Cuban migrant landings continue in the Keys. This time, five people made it on a raft

Cuban migrants continue to reach the Keys by sea, despite the danger of using makeshift boats across the Florida Straits coupled with the strong likelihood that if they make it to land, they will be sent back.

Early Tuesday morning, five Cubans on a homemade raft landed in Key West, the U.S. Border Patrol said.

The group arrived by the Southernmost Point marker, the tourist landmark that resembles a giant buoy at Whitehead and South streets. They said they left Artemisa, Cuba, the day before, said Border Patrol spokesman Adam Hoffner.

“Members of the group were interviewed and processed for removal proceedings,” Hoffner said in an email.

So far in October, Border Patrol have reported five Cuban migrant landings in the Keys totaling 60 people. That number includes 20 people who landed near Grassy Key on Oct. 17.

On Oct.. 7, 2021, 13 Cuban migrants made landfall on this homemade wooden vessel on Big Pine Key, U.S. Border Patrol said.
On Oct.. 7, 2021, 13 Cuban migrants made landfall on this homemade wooden vessel on Big Pine Key, U.S. Border Patrol said.

On Oct. 10, 17 Cubans arrived in Key West near Smathers Beach. A local man videotaped them wading in the ocean toward the seawall, where police officers and others waited to pull each one up to safety.

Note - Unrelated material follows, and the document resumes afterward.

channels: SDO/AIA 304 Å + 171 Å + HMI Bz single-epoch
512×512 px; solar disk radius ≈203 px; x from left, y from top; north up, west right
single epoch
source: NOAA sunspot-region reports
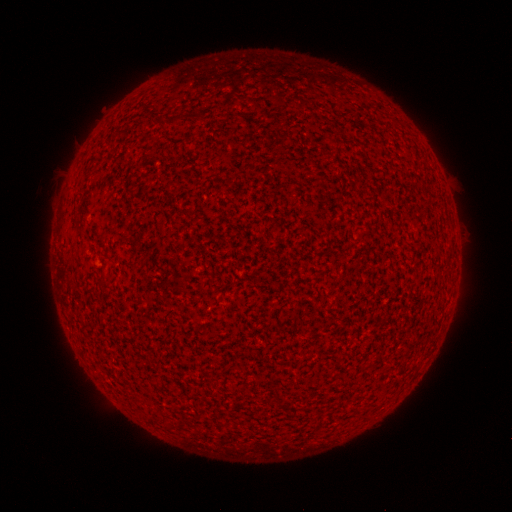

These migration attempts spiked in 2021, with the Coast Guard reporting stopping 838 Cuban migrants. A year earlier, the number was only 49.

The federal government tracks migration by the fiscal year, which starts Oct. 1. Since the new fiscal year began this month, the Coast Guard has caught 210 people from Cuba trying to reach the U.S.

Experts have said the maritime migration attempts have risen due to the economic, political and healthcare crises in Cuba.

But there is no longer a political incentive to make the risky journeys.

The so-called “wet-foot, dry-foot” policy that allowed Cuban migrants who set foot on U.S. land above the high-water mark to stay in the country and apply for permanent residency ended in early 2017. Those caught at sea were taken back to Cuba.

President Barack Obama ended that policy in January 2017.

Now, all Cubans attempting to enter the U.S. without a visa are returned unless they can prove to U.S. immigration officials that they have a well-founded fear of political persecution.

The Coast Guard can determine a migrant has what is called a “valid manifestation of fear” of being forced to return home.

On Aug. 2 the Coast Guard stopped a vessel with 20 people aboard near Cuban waters.

The Coast Guard said it determined one person had a credible fear of returning to Cuba and, without providing additional details, transferred the person to the “proper authorities.”